--- Data extract ---
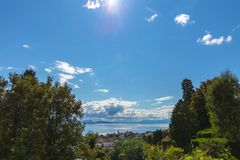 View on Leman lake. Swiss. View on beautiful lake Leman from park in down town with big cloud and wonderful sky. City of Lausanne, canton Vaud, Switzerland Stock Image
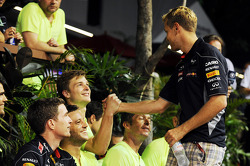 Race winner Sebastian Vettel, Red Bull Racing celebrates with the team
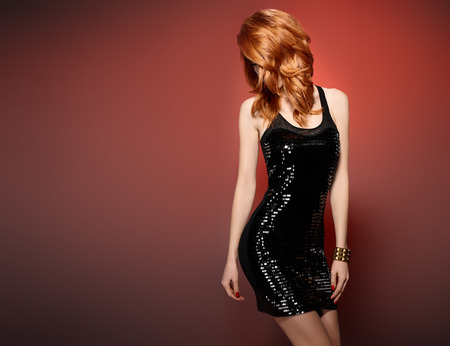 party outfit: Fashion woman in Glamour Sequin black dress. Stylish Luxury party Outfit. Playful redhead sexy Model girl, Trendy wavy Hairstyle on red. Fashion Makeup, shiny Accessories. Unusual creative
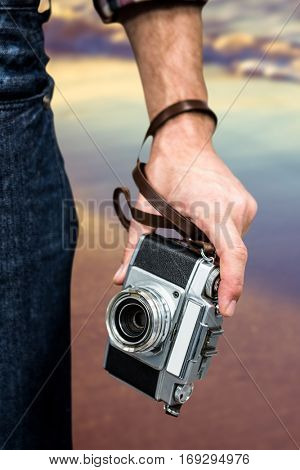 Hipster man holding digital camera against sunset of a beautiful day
---
Restate the full listing word for word, excluding images.

 View on Leman lake. Swiss. View on beautiful lake Leman from park in down town with big cloud and wonderful sky. City of Lausanne, canton Vaud, Switzerland Stock Image
 Race winner Sebastian Vettel, Red Bull Racing celebrates with the team
 party outfit: Fashion woman in Glamour Sequin black dress. Stylish Luxury party Outfit. Playful redhead sexy Model girl, Trendy wavy Hairstyle on red. Fashion Makeup, shiny Accessories. Unusual creative
 Hipster man holding digital camera against sunset of a beautiful day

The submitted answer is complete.